Get a Life!: Labor Day 2008
This week before Labor Day is often the last chance people have to get away from work. With schools starting earlier in many locations, it may be a short vacation, but it provides a needed break.
The first observance of a Labor Day was a parade of 10,000 workers on Sept. 5, 1882, in New York City, organized by Peter J. McGuire, a Carpenters and Joiners Union secretary. By 1893, more than half of the states were observing a Labor Day of some sort. In 1894, Congress passed a bill to establish a federal holiday, designating the first Monday in September as Labor Day.
Today, there are some 154.5 million people 16 and older in the nation’s labor force, including 82.6 million men and 71.9 million women. More than two million of them labor for the federal government.

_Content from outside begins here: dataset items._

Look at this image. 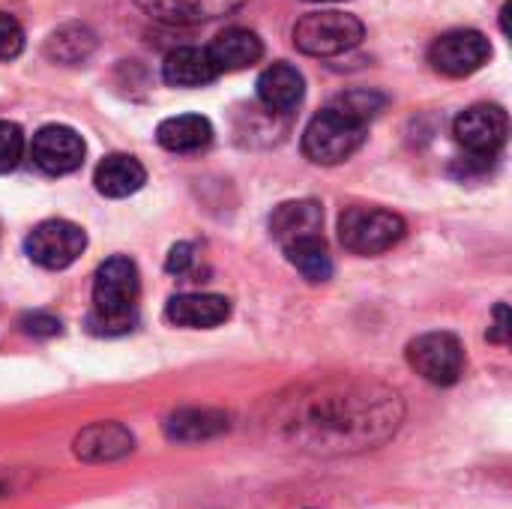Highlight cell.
Returning a JSON list of instances; mask_svg holds the SVG:
<instances>
[{
  "mask_svg": "<svg viewBox=\"0 0 512 509\" xmlns=\"http://www.w3.org/2000/svg\"><path fill=\"white\" fill-rule=\"evenodd\" d=\"M402 420L393 390L366 381H324L297 390L276 408V429L315 456H342L384 444Z\"/></svg>",
  "mask_w": 512,
  "mask_h": 509,
  "instance_id": "obj_1",
  "label": "cell"
},
{
  "mask_svg": "<svg viewBox=\"0 0 512 509\" xmlns=\"http://www.w3.org/2000/svg\"><path fill=\"white\" fill-rule=\"evenodd\" d=\"M138 267L114 255L99 264L93 276V309L87 315V330L96 336H123L138 324Z\"/></svg>",
  "mask_w": 512,
  "mask_h": 509,
  "instance_id": "obj_2",
  "label": "cell"
},
{
  "mask_svg": "<svg viewBox=\"0 0 512 509\" xmlns=\"http://www.w3.org/2000/svg\"><path fill=\"white\" fill-rule=\"evenodd\" d=\"M366 126L369 123L330 102L321 114L309 120L303 132V153L318 165H339L363 147Z\"/></svg>",
  "mask_w": 512,
  "mask_h": 509,
  "instance_id": "obj_3",
  "label": "cell"
},
{
  "mask_svg": "<svg viewBox=\"0 0 512 509\" xmlns=\"http://www.w3.org/2000/svg\"><path fill=\"white\" fill-rule=\"evenodd\" d=\"M366 27L357 15L348 12H309L294 24V45L312 57H336L360 45Z\"/></svg>",
  "mask_w": 512,
  "mask_h": 509,
  "instance_id": "obj_4",
  "label": "cell"
},
{
  "mask_svg": "<svg viewBox=\"0 0 512 509\" xmlns=\"http://www.w3.org/2000/svg\"><path fill=\"white\" fill-rule=\"evenodd\" d=\"M405 237V219L384 207H348L339 216V240L354 255H381Z\"/></svg>",
  "mask_w": 512,
  "mask_h": 509,
  "instance_id": "obj_5",
  "label": "cell"
},
{
  "mask_svg": "<svg viewBox=\"0 0 512 509\" xmlns=\"http://www.w3.org/2000/svg\"><path fill=\"white\" fill-rule=\"evenodd\" d=\"M408 366L435 387H453L465 372V351L453 333H426L408 345Z\"/></svg>",
  "mask_w": 512,
  "mask_h": 509,
  "instance_id": "obj_6",
  "label": "cell"
},
{
  "mask_svg": "<svg viewBox=\"0 0 512 509\" xmlns=\"http://www.w3.org/2000/svg\"><path fill=\"white\" fill-rule=\"evenodd\" d=\"M84 246H87V234L75 222H66V219L39 222L24 240L27 258L45 270H63L75 264Z\"/></svg>",
  "mask_w": 512,
  "mask_h": 509,
  "instance_id": "obj_7",
  "label": "cell"
},
{
  "mask_svg": "<svg viewBox=\"0 0 512 509\" xmlns=\"http://www.w3.org/2000/svg\"><path fill=\"white\" fill-rule=\"evenodd\" d=\"M492 57V45L480 30H450L441 33L429 48V63L435 72L450 78H465L486 66Z\"/></svg>",
  "mask_w": 512,
  "mask_h": 509,
  "instance_id": "obj_8",
  "label": "cell"
},
{
  "mask_svg": "<svg viewBox=\"0 0 512 509\" xmlns=\"http://www.w3.org/2000/svg\"><path fill=\"white\" fill-rule=\"evenodd\" d=\"M507 132H510V120L501 105H471L453 123L456 141L474 159H492L504 147Z\"/></svg>",
  "mask_w": 512,
  "mask_h": 509,
  "instance_id": "obj_9",
  "label": "cell"
},
{
  "mask_svg": "<svg viewBox=\"0 0 512 509\" xmlns=\"http://www.w3.org/2000/svg\"><path fill=\"white\" fill-rule=\"evenodd\" d=\"M30 159L45 174H69L84 162V141L69 126H42L30 141Z\"/></svg>",
  "mask_w": 512,
  "mask_h": 509,
  "instance_id": "obj_10",
  "label": "cell"
},
{
  "mask_svg": "<svg viewBox=\"0 0 512 509\" xmlns=\"http://www.w3.org/2000/svg\"><path fill=\"white\" fill-rule=\"evenodd\" d=\"M321 225H324V213H321V204L312 201V198L285 201L270 216V234L282 246V252L297 246V243H303V240L324 237Z\"/></svg>",
  "mask_w": 512,
  "mask_h": 509,
  "instance_id": "obj_11",
  "label": "cell"
},
{
  "mask_svg": "<svg viewBox=\"0 0 512 509\" xmlns=\"http://www.w3.org/2000/svg\"><path fill=\"white\" fill-rule=\"evenodd\" d=\"M75 456L81 462H117L135 450V438L126 426L120 423H93L75 435L72 444Z\"/></svg>",
  "mask_w": 512,
  "mask_h": 509,
  "instance_id": "obj_12",
  "label": "cell"
},
{
  "mask_svg": "<svg viewBox=\"0 0 512 509\" xmlns=\"http://www.w3.org/2000/svg\"><path fill=\"white\" fill-rule=\"evenodd\" d=\"M228 315H231V303L219 294H180L171 297L165 306V318L189 330L219 327L222 321H228Z\"/></svg>",
  "mask_w": 512,
  "mask_h": 509,
  "instance_id": "obj_13",
  "label": "cell"
},
{
  "mask_svg": "<svg viewBox=\"0 0 512 509\" xmlns=\"http://www.w3.org/2000/svg\"><path fill=\"white\" fill-rule=\"evenodd\" d=\"M231 420L216 408H180L165 420V438L174 444H204L228 432Z\"/></svg>",
  "mask_w": 512,
  "mask_h": 509,
  "instance_id": "obj_14",
  "label": "cell"
},
{
  "mask_svg": "<svg viewBox=\"0 0 512 509\" xmlns=\"http://www.w3.org/2000/svg\"><path fill=\"white\" fill-rule=\"evenodd\" d=\"M303 93H306V81L291 63H273L258 78V99L273 114L297 111V105L303 102Z\"/></svg>",
  "mask_w": 512,
  "mask_h": 509,
  "instance_id": "obj_15",
  "label": "cell"
},
{
  "mask_svg": "<svg viewBox=\"0 0 512 509\" xmlns=\"http://www.w3.org/2000/svg\"><path fill=\"white\" fill-rule=\"evenodd\" d=\"M207 54H210L216 72H237V69L258 63L264 54V45H261L258 33H252L246 27H228L210 42Z\"/></svg>",
  "mask_w": 512,
  "mask_h": 509,
  "instance_id": "obj_16",
  "label": "cell"
},
{
  "mask_svg": "<svg viewBox=\"0 0 512 509\" xmlns=\"http://www.w3.org/2000/svg\"><path fill=\"white\" fill-rule=\"evenodd\" d=\"M147 180V171L144 165L135 159V156H126V153H111L105 156L99 165H96V174H93V183L96 189L105 195V198H126V195H135Z\"/></svg>",
  "mask_w": 512,
  "mask_h": 509,
  "instance_id": "obj_17",
  "label": "cell"
},
{
  "mask_svg": "<svg viewBox=\"0 0 512 509\" xmlns=\"http://www.w3.org/2000/svg\"><path fill=\"white\" fill-rule=\"evenodd\" d=\"M135 3L153 18L192 24V21H210V18L228 15L240 9L246 0H135Z\"/></svg>",
  "mask_w": 512,
  "mask_h": 509,
  "instance_id": "obj_18",
  "label": "cell"
},
{
  "mask_svg": "<svg viewBox=\"0 0 512 509\" xmlns=\"http://www.w3.org/2000/svg\"><path fill=\"white\" fill-rule=\"evenodd\" d=\"M162 75L171 87H204L219 78L207 48H195V45H183L171 51L165 57Z\"/></svg>",
  "mask_w": 512,
  "mask_h": 509,
  "instance_id": "obj_19",
  "label": "cell"
},
{
  "mask_svg": "<svg viewBox=\"0 0 512 509\" xmlns=\"http://www.w3.org/2000/svg\"><path fill=\"white\" fill-rule=\"evenodd\" d=\"M156 141L171 153H198L213 141V126L201 114L168 117L156 129Z\"/></svg>",
  "mask_w": 512,
  "mask_h": 509,
  "instance_id": "obj_20",
  "label": "cell"
},
{
  "mask_svg": "<svg viewBox=\"0 0 512 509\" xmlns=\"http://www.w3.org/2000/svg\"><path fill=\"white\" fill-rule=\"evenodd\" d=\"M96 48V33L84 24H63L57 27L48 39H45V54L54 63H84Z\"/></svg>",
  "mask_w": 512,
  "mask_h": 509,
  "instance_id": "obj_21",
  "label": "cell"
},
{
  "mask_svg": "<svg viewBox=\"0 0 512 509\" xmlns=\"http://www.w3.org/2000/svg\"><path fill=\"white\" fill-rule=\"evenodd\" d=\"M288 261L309 279V282H327L333 276V258L327 252V243L324 237H312V240H303L291 249H285Z\"/></svg>",
  "mask_w": 512,
  "mask_h": 509,
  "instance_id": "obj_22",
  "label": "cell"
},
{
  "mask_svg": "<svg viewBox=\"0 0 512 509\" xmlns=\"http://www.w3.org/2000/svg\"><path fill=\"white\" fill-rule=\"evenodd\" d=\"M333 105H339L342 111H348V114H354L357 120L369 123V120L378 117V111L387 105V99H384L381 93H375V90H348V93L336 96Z\"/></svg>",
  "mask_w": 512,
  "mask_h": 509,
  "instance_id": "obj_23",
  "label": "cell"
},
{
  "mask_svg": "<svg viewBox=\"0 0 512 509\" xmlns=\"http://www.w3.org/2000/svg\"><path fill=\"white\" fill-rule=\"evenodd\" d=\"M24 156V132L18 123L0 120V174L12 171Z\"/></svg>",
  "mask_w": 512,
  "mask_h": 509,
  "instance_id": "obj_24",
  "label": "cell"
},
{
  "mask_svg": "<svg viewBox=\"0 0 512 509\" xmlns=\"http://www.w3.org/2000/svg\"><path fill=\"white\" fill-rule=\"evenodd\" d=\"M24 51V30L15 15L0 12V60H12Z\"/></svg>",
  "mask_w": 512,
  "mask_h": 509,
  "instance_id": "obj_25",
  "label": "cell"
},
{
  "mask_svg": "<svg viewBox=\"0 0 512 509\" xmlns=\"http://www.w3.org/2000/svg\"><path fill=\"white\" fill-rule=\"evenodd\" d=\"M21 327L24 333L30 336H57L60 333V321L54 315H45V312H30L21 318Z\"/></svg>",
  "mask_w": 512,
  "mask_h": 509,
  "instance_id": "obj_26",
  "label": "cell"
},
{
  "mask_svg": "<svg viewBox=\"0 0 512 509\" xmlns=\"http://www.w3.org/2000/svg\"><path fill=\"white\" fill-rule=\"evenodd\" d=\"M195 249L189 246V243H177L171 252H168V261H165V270L168 273H174V276H183L189 267H192V261H195V255H192Z\"/></svg>",
  "mask_w": 512,
  "mask_h": 509,
  "instance_id": "obj_27",
  "label": "cell"
},
{
  "mask_svg": "<svg viewBox=\"0 0 512 509\" xmlns=\"http://www.w3.org/2000/svg\"><path fill=\"white\" fill-rule=\"evenodd\" d=\"M489 342H495V345L510 342V309L504 303L495 309V324L489 327Z\"/></svg>",
  "mask_w": 512,
  "mask_h": 509,
  "instance_id": "obj_28",
  "label": "cell"
},
{
  "mask_svg": "<svg viewBox=\"0 0 512 509\" xmlns=\"http://www.w3.org/2000/svg\"><path fill=\"white\" fill-rule=\"evenodd\" d=\"M309 3H324V0H309ZM327 3H330V0H327Z\"/></svg>",
  "mask_w": 512,
  "mask_h": 509,
  "instance_id": "obj_29",
  "label": "cell"
},
{
  "mask_svg": "<svg viewBox=\"0 0 512 509\" xmlns=\"http://www.w3.org/2000/svg\"><path fill=\"white\" fill-rule=\"evenodd\" d=\"M0 492H6V486H3V480H0Z\"/></svg>",
  "mask_w": 512,
  "mask_h": 509,
  "instance_id": "obj_30",
  "label": "cell"
}]
</instances>
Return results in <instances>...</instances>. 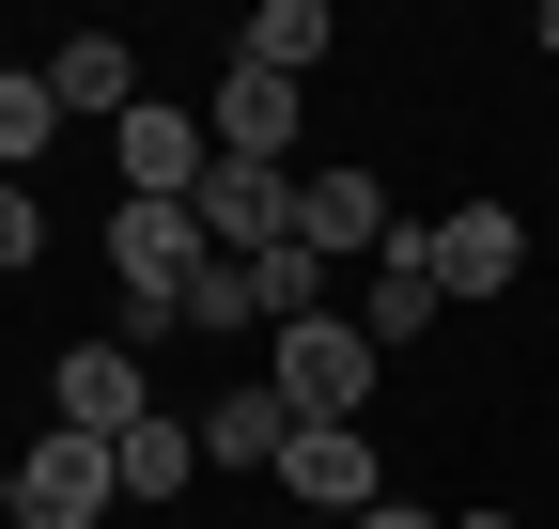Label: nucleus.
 Returning a JSON list of instances; mask_svg holds the SVG:
<instances>
[{"label": "nucleus", "mask_w": 559, "mask_h": 529, "mask_svg": "<svg viewBox=\"0 0 559 529\" xmlns=\"http://www.w3.org/2000/svg\"><path fill=\"white\" fill-rule=\"evenodd\" d=\"M47 125H62V109H47V62H0V187L47 156Z\"/></svg>", "instance_id": "nucleus-16"}, {"label": "nucleus", "mask_w": 559, "mask_h": 529, "mask_svg": "<svg viewBox=\"0 0 559 529\" xmlns=\"http://www.w3.org/2000/svg\"><path fill=\"white\" fill-rule=\"evenodd\" d=\"M47 405H62V436H140V421H156V389H140V343H62Z\"/></svg>", "instance_id": "nucleus-7"}, {"label": "nucleus", "mask_w": 559, "mask_h": 529, "mask_svg": "<svg viewBox=\"0 0 559 529\" xmlns=\"http://www.w3.org/2000/svg\"><path fill=\"white\" fill-rule=\"evenodd\" d=\"M47 109H62V125H124V109H140V47H124V32H62V47H47Z\"/></svg>", "instance_id": "nucleus-10"}, {"label": "nucleus", "mask_w": 559, "mask_h": 529, "mask_svg": "<svg viewBox=\"0 0 559 529\" xmlns=\"http://www.w3.org/2000/svg\"><path fill=\"white\" fill-rule=\"evenodd\" d=\"M109 172H124V203H202V172H218V141H202V109L140 94V109L109 125Z\"/></svg>", "instance_id": "nucleus-3"}, {"label": "nucleus", "mask_w": 559, "mask_h": 529, "mask_svg": "<svg viewBox=\"0 0 559 529\" xmlns=\"http://www.w3.org/2000/svg\"><path fill=\"white\" fill-rule=\"evenodd\" d=\"M47 249V203H32V187H0V264H32Z\"/></svg>", "instance_id": "nucleus-18"}, {"label": "nucleus", "mask_w": 559, "mask_h": 529, "mask_svg": "<svg viewBox=\"0 0 559 529\" xmlns=\"http://www.w3.org/2000/svg\"><path fill=\"white\" fill-rule=\"evenodd\" d=\"M358 529H436V514H419V498H373V514H358Z\"/></svg>", "instance_id": "nucleus-19"}, {"label": "nucleus", "mask_w": 559, "mask_h": 529, "mask_svg": "<svg viewBox=\"0 0 559 529\" xmlns=\"http://www.w3.org/2000/svg\"><path fill=\"white\" fill-rule=\"evenodd\" d=\"M109 468H124V498H187V483H202V421H140V436H109Z\"/></svg>", "instance_id": "nucleus-14"}, {"label": "nucleus", "mask_w": 559, "mask_h": 529, "mask_svg": "<svg viewBox=\"0 0 559 529\" xmlns=\"http://www.w3.org/2000/svg\"><path fill=\"white\" fill-rule=\"evenodd\" d=\"M187 327H264V296H249V264H202V296H187Z\"/></svg>", "instance_id": "nucleus-17"}, {"label": "nucleus", "mask_w": 559, "mask_h": 529, "mask_svg": "<svg viewBox=\"0 0 559 529\" xmlns=\"http://www.w3.org/2000/svg\"><path fill=\"white\" fill-rule=\"evenodd\" d=\"M264 389H280L296 421H358V405H373V327H358V311H311V327H280Z\"/></svg>", "instance_id": "nucleus-2"}, {"label": "nucleus", "mask_w": 559, "mask_h": 529, "mask_svg": "<svg viewBox=\"0 0 559 529\" xmlns=\"http://www.w3.org/2000/svg\"><path fill=\"white\" fill-rule=\"evenodd\" d=\"M436 311H451V281H436V219H404V234L373 249V296H358V327H373V358H389V343H419Z\"/></svg>", "instance_id": "nucleus-9"}, {"label": "nucleus", "mask_w": 559, "mask_h": 529, "mask_svg": "<svg viewBox=\"0 0 559 529\" xmlns=\"http://www.w3.org/2000/svg\"><path fill=\"white\" fill-rule=\"evenodd\" d=\"M234 62H264V79H311V62H326V0H264Z\"/></svg>", "instance_id": "nucleus-15"}, {"label": "nucleus", "mask_w": 559, "mask_h": 529, "mask_svg": "<svg viewBox=\"0 0 559 529\" xmlns=\"http://www.w3.org/2000/svg\"><path fill=\"white\" fill-rule=\"evenodd\" d=\"M436 281H451V296H513V281H528V219H513V203H451V219H436Z\"/></svg>", "instance_id": "nucleus-11"}, {"label": "nucleus", "mask_w": 559, "mask_h": 529, "mask_svg": "<svg viewBox=\"0 0 559 529\" xmlns=\"http://www.w3.org/2000/svg\"><path fill=\"white\" fill-rule=\"evenodd\" d=\"M404 219H389V187L373 172H296V249L311 264H342V249H389Z\"/></svg>", "instance_id": "nucleus-12"}, {"label": "nucleus", "mask_w": 559, "mask_h": 529, "mask_svg": "<svg viewBox=\"0 0 559 529\" xmlns=\"http://www.w3.org/2000/svg\"><path fill=\"white\" fill-rule=\"evenodd\" d=\"M202 203H109V281H124V327L109 343H156V327H187V296H202Z\"/></svg>", "instance_id": "nucleus-1"}, {"label": "nucleus", "mask_w": 559, "mask_h": 529, "mask_svg": "<svg viewBox=\"0 0 559 529\" xmlns=\"http://www.w3.org/2000/svg\"><path fill=\"white\" fill-rule=\"evenodd\" d=\"M109 498H124V468H109V436H62V421H47V436L16 451V529H94Z\"/></svg>", "instance_id": "nucleus-4"}, {"label": "nucleus", "mask_w": 559, "mask_h": 529, "mask_svg": "<svg viewBox=\"0 0 559 529\" xmlns=\"http://www.w3.org/2000/svg\"><path fill=\"white\" fill-rule=\"evenodd\" d=\"M280 451H296V405L280 389H218L202 405V468H280Z\"/></svg>", "instance_id": "nucleus-13"}, {"label": "nucleus", "mask_w": 559, "mask_h": 529, "mask_svg": "<svg viewBox=\"0 0 559 529\" xmlns=\"http://www.w3.org/2000/svg\"><path fill=\"white\" fill-rule=\"evenodd\" d=\"M280 498L296 514H326V529H358L389 483H373V436L358 421H296V451H280Z\"/></svg>", "instance_id": "nucleus-5"}, {"label": "nucleus", "mask_w": 559, "mask_h": 529, "mask_svg": "<svg viewBox=\"0 0 559 529\" xmlns=\"http://www.w3.org/2000/svg\"><path fill=\"white\" fill-rule=\"evenodd\" d=\"M202 249L218 264H264V249H296V172H202Z\"/></svg>", "instance_id": "nucleus-6"}, {"label": "nucleus", "mask_w": 559, "mask_h": 529, "mask_svg": "<svg viewBox=\"0 0 559 529\" xmlns=\"http://www.w3.org/2000/svg\"><path fill=\"white\" fill-rule=\"evenodd\" d=\"M544 47H559V0H544Z\"/></svg>", "instance_id": "nucleus-21"}, {"label": "nucleus", "mask_w": 559, "mask_h": 529, "mask_svg": "<svg viewBox=\"0 0 559 529\" xmlns=\"http://www.w3.org/2000/svg\"><path fill=\"white\" fill-rule=\"evenodd\" d=\"M0 529H16V468H0Z\"/></svg>", "instance_id": "nucleus-20"}, {"label": "nucleus", "mask_w": 559, "mask_h": 529, "mask_svg": "<svg viewBox=\"0 0 559 529\" xmlns=\"http://www.w3.org/2000/svg\"><path fill=\"white\" fill-rule=\"evenodd\" d=\"M202 141L234 172H280L296 156V79H264V62H218V109H202Z\"/></svg>", "instance_id": "nucleus-8"}, {"label": "nucleus", "mask_w": 559, "mask_h": 529, "mask_svg": "<svg viewBox=\"0 0 559 529\" xmlns=\"http://www.w3.org/2000/svg\"><path fill=\"white\" fill-rule=\"evenodd\" d=\"M466 529H513V514H466Z\"/></svg>", "instance_id": "nucleus-22"}]
</instances>
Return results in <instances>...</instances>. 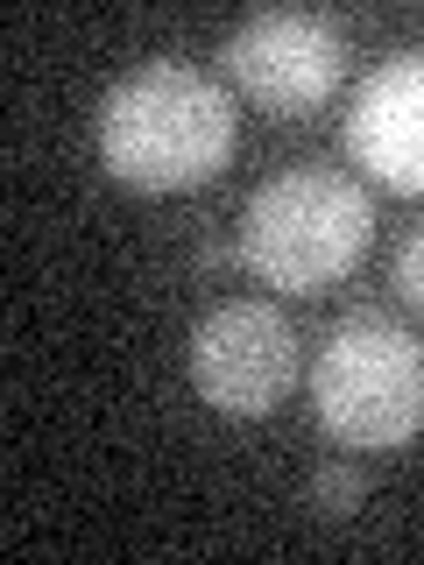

Some 82 percent of full-time workers are covered by health insurance and 77 percent receive a paid vacation as one of their benefits. That's another sign that government workers, who are offered both health insurance and paid vacation among other benefits, have it pretty good.
Forecasters expect the labor force to grow in technology jobs at a faster rate than in any other occupation. The upcoming Statistical Abstract of the United States: 2009, Table 598 projects a 53 percent growth between 2006 and 2016 in the number of network systems and data communication analysts.
This Labor Day, while recognizing the contributions of a productive work force, take some time to enjoy the break!